Andalusia and Conecuh Railroad

Overview
- Headquarters: Gantt, Alabama
- Reporting mark: ACRC
- Locale: Southeast Alabama
- Dates of operation: 1983–1987
- Predecessor: Southern
- Successor: Alabama and Florida

Technical
- Track gauge: 4 ft 8 1⁄2 in (1,435 mm) (standard gauge)
- Length: 8.7 miles (14.0 km)

= Andalusia and Conecuh Railroad =

Railway line in Alabama, United States

The Andalusia and Conecuh Railroad was a shortline railroad formerly operating between Gantt and Andalusia, Alabama, United States 8.7 mi. It was largely abandoned in 1987, with the remainder leased to the Alabama and Florida Railway. A portion of the railroad survives today as part of the Three Notch Railroad.

==History==

Originally constructed by the Mobile and Girard Railroad (later Central of Georgia) from Columbus to Searight by 1891, the line was eventually realigned near Gantt to connect with the Louisville and Nashville Railroad at Andalusia, Alabama. The Central of Georgia became part of the Southern Railway in 1963, and the Southern Railway became part of the Norfolk Southern Railway in 1990.

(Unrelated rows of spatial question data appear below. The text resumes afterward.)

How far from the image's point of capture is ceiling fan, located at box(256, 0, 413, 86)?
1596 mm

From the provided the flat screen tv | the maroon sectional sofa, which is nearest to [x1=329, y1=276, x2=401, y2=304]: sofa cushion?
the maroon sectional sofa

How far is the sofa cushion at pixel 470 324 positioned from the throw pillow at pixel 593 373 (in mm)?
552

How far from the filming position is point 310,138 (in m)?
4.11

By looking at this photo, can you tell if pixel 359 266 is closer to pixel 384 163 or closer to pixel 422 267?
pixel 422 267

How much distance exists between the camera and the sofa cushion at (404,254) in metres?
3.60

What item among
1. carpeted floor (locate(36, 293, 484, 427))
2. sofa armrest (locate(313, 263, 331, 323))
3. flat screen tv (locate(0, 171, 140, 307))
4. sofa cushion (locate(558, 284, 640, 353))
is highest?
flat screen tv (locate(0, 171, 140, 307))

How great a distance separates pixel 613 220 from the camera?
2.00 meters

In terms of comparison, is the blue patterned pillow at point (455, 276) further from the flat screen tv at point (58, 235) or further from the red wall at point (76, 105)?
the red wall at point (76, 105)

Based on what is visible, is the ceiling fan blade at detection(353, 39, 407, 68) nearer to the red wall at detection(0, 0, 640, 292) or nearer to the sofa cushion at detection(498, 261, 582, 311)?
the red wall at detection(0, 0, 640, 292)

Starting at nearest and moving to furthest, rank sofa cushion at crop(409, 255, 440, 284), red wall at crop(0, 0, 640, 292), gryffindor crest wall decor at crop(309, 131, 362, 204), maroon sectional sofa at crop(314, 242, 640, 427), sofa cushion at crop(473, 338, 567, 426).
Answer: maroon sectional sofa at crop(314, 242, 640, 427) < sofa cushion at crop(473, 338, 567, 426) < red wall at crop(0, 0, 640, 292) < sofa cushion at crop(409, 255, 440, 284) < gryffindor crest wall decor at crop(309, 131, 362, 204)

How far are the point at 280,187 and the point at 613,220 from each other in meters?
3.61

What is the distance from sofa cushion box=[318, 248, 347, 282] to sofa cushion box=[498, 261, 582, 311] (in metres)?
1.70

Much of the former Mobile and Girard route was abandoned or sold throughout the 1980s, with the segment between Goshen and Gantt being abandoned on September 13, 1982. The Andalusia & Conecuh railroad began operations in June 1983 and was owned by the Alabama Electric Cooperative. Traffic consisted of inbound coal for the power plant at Gantt as well as plastics and chemicals for a carpet mill near Andalusia. Interchange was made with the Seaboard System (later CSX) at Andalusia. The railroad rostered a single GE 80t locomotive.

The railroad was mostly abandoned on December 4, 1987, with approximately 2 mi still in place near Andalusia operated by the Alabama & Florida railway. In 2001 the Three Notch Railroad took control of the lease on the A&C railroad and began operating the line.